Ayrıca demokratik değerler açısından da yaptığınız doğru değildir. Karşınızdaki insanın görüşlerine katılmasanız bile onun kendisini ifade etmesine imkân tanımak asgari bir demokratik değerdir, gazeteciliğin de en temel kurallarındandır. Dahası bu yaptığınız, halk arasında kin ve nefrete yol açan bir tutumdur.
Gelelim konunun en önemli boyutuna; “HDP terör örgütüdür” diyorsunuz ya, yalan söylüyor, iftira ediyorsunuz? Yasal bir partiye, altı buçuk milyonluk bir seçmen kitlesine, ezilen, horlanan, imha ve soykırımla karşı karşıya olan bir halka/halklara, bir inanca/inançlara bu kadar saygısız, bu kadar hoyrat, bu kadar utanmazca ve bu kadar devlet diliyle yaklaşamazsınız. Sahi siz kimsiniz? Kendinizi ne sanıyorsunuz? Bu kadar pervasızlığı, bu kadar utanmazlığı yapacak gücü nerden alıyorsunuz? Halkların yaşadığı hangi acıya çözüm ürettiniz, bırakalım gerilla analarını, hangi asker anasının göz yaşlarını sildiniz, acısına ortak oldunuz? Hem bir eliniz yağda bir eliniz balda yaşayacaksınız, hem de böyle yüksek perdeden ahkam keseceksiniz. Yok öyle ucuz kahramanlık!
Bu soruları bilmediğimizden sormuyoruz. Evet, sömürgeci devletinizin kanatları altında, oradan aldığınız güçle, bu alçaklığı yaptığınızı biliyoruz. Sizin bu gücünüzden korkmadığımızı belirtmek için bu soruları soruyoruz. İyi de patronlarınız, devletlerinin koruması altındadırlar, ya siz gazeteciler, siz neyinize dayanarak halklara ve ezilenlere yönelik bu vahşi ve alçak saldırıları yapıyorsunuz.
Hanginiz HDP’nin politikalarını objektif ve tarafsız olarak incelediniz de HDP’yi bir dizi aşağılık sıfatla itham ediyorsunuz? Hanginiz HDP’nin ortaya koyduğu sosyo-politik projelerini toplumsal yaşamın selameti açısından değerlendirerek HDP’yi yanlış veya haksız buluyorsunuz? Hanginiz devletin soykırımcı/imhacı jargonundan bağımsız HDP’yi tanımlayabiliyorsunuz? Bir defacık olsun, devletin ezberlettiği cümleleri kullanmadan HDP’ye yönelik bir söz edebiliyor musunuz? Bir defacık olsun, devletten duyduğunuz korkuyu yenerek HDP’nin hangi politikaları hangi sorunların çözümü için ileri sürdüğünü bilimsel, tarafsız ve objektif olarak ele alın. İşte o zaman göreceksiniz ne kadar çirkin bir yerde durduğunuzu. Gazetecilik onurlu bir meslektir. Bu mesleğin onurunu korumak en başında devletin gözlüğüyle ve devletin iddialarıyla değil toplumsal hayatın ihtiyaçlarıyla sorunlara bakmayı gerektirir.

### Kaynak veriler

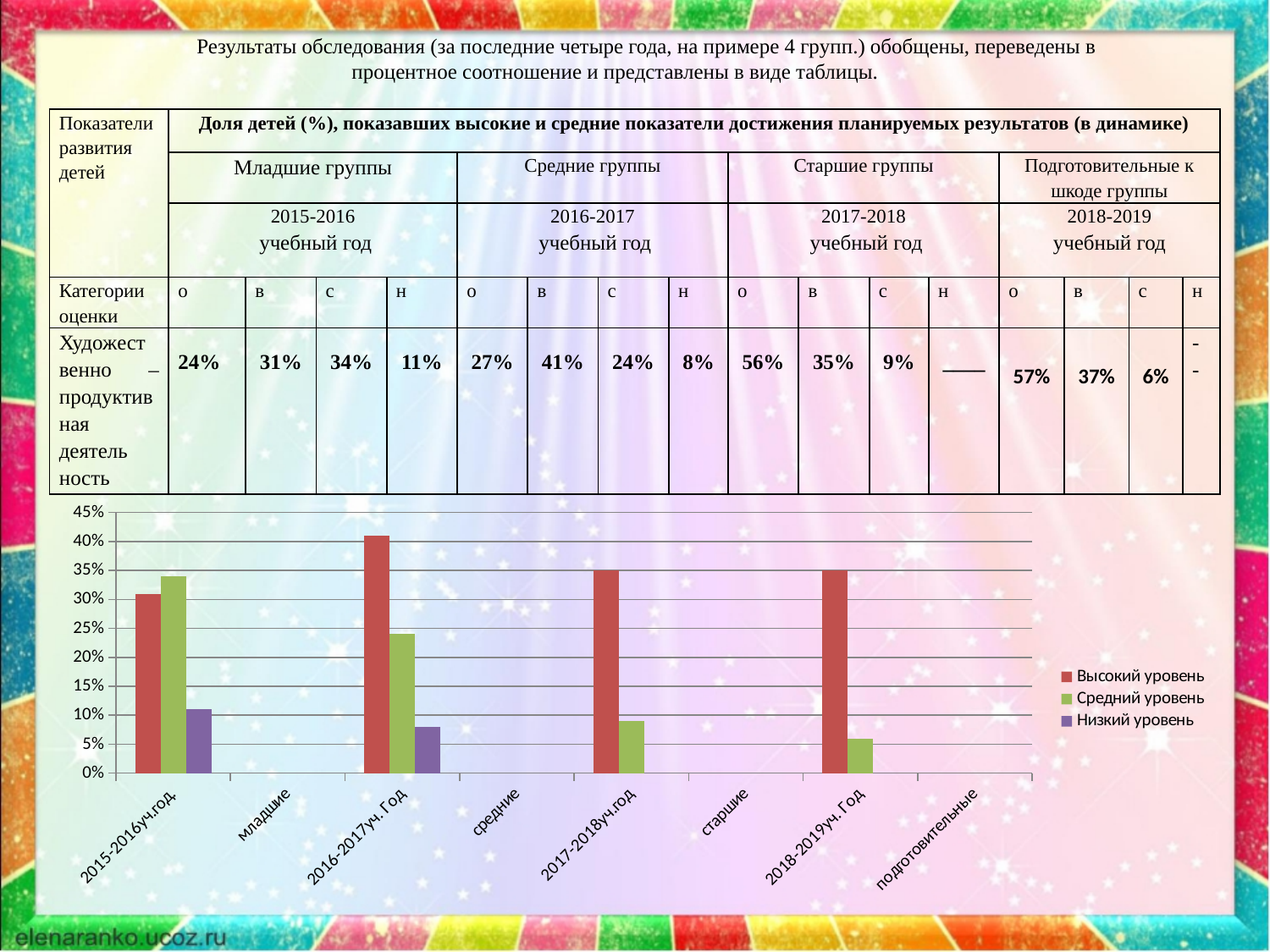
In the chart, is the Высокий уровень bar for 2016-2017уч. Год greater or less than 35%? greater How many category labels are shown along the x axis of the chart? 8 How many series does the chart legend list? 3 In the chart, for 2015-2016уч.год, which is larger: the Высокий уровень bar or the Средний уровень bar? Средний уровень In the chart, is the Средний уровень bar for 2018-2019уч. Год greater or less than 10%? less What colour represents Низкий уровень in the chart legend? purple Which category has the tallest Высокий уровень bar in the chart? 2016-2017уч. Год In the chart, which is larger: the Высокий уровень bar for 2015-2016уч.год or for 2016-2017уч. Год? 2016-2017уч. Год Which category has the shortest Средний уровень bar in the chart? 2018-2019уч. Год In the chart, is the Средний уровень bar for 2016-2017уч. Год greater or less than 20%? greater What kind of chart is shown below the table on the slide? bar chart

### İstenenler
a) HDP ve gazetecilik üzerine metinde gazetecilere yöneltilen sorular hangi amaçla soruluyor? Bir ila üç cümleyle açıklayın.
b) Lütfen HDP ve gazetecilik üzerine metni son cümlesinden sonra devam ettirin.

### Görev yanıtları
a) Sorular, cevapları bilinmediği için sorulmuyor. Gazetecilerin bu tutumu sömürgeci devletin kanatları altında, oradan aldıkları güçle sergiledikleri zaten biliniyor. Sorular, bu güçten korkulmadığını belirtmek için soruluyor.

b)
Gelelim sorunun bir başka tarafına. Sizin çok itibar ettiğiniz D. Perinçek, bu ülkede devrim yapacağını ileri sürerek devrimci ortamlarda arzı endam ediyordu. O zaman da akıl hocalığına soyunuyor, herkese rota çizmeye çalışıyordu. Devrimciler Perinçek’in maskesini düşürünce Perinçek, o günden beri kendisine yamanacak yer aramaktaydı. Nihayet ömrünün bu son demlerinde bir paye kapabilir miyim umuduyla, AKP’ye yardımcılık yapmaya soyunmuş bulunuyor. Herkese akıl vermekle övünen bu zat devrim yapacağını ileri sürdüğü o yıllarda henüz Kürt özgürlük hareketi yoktu. Yıllar sonra Kürt özgürlük hareketi bugün bir halkın önderliğini yapacak hale gelmiş, Doğu Beyiniz ise devrimle devireceğini ileri sürdüğü devletinin kollarında politika yapmaya çalışıyor. Ve bu şahıs, her gün, HDP’lilerin olmadığı koşullarda, HDP’ye küfretmesi için “muteber konuk” rollerinde ekranlarınıza çıkartılmaktadır. Özel sektör olarak tercihinizi böyle yapabilirsiniz, fakat ne siz gazeteci olursunuz ne de yaptığınız demokratik bir tavır olur.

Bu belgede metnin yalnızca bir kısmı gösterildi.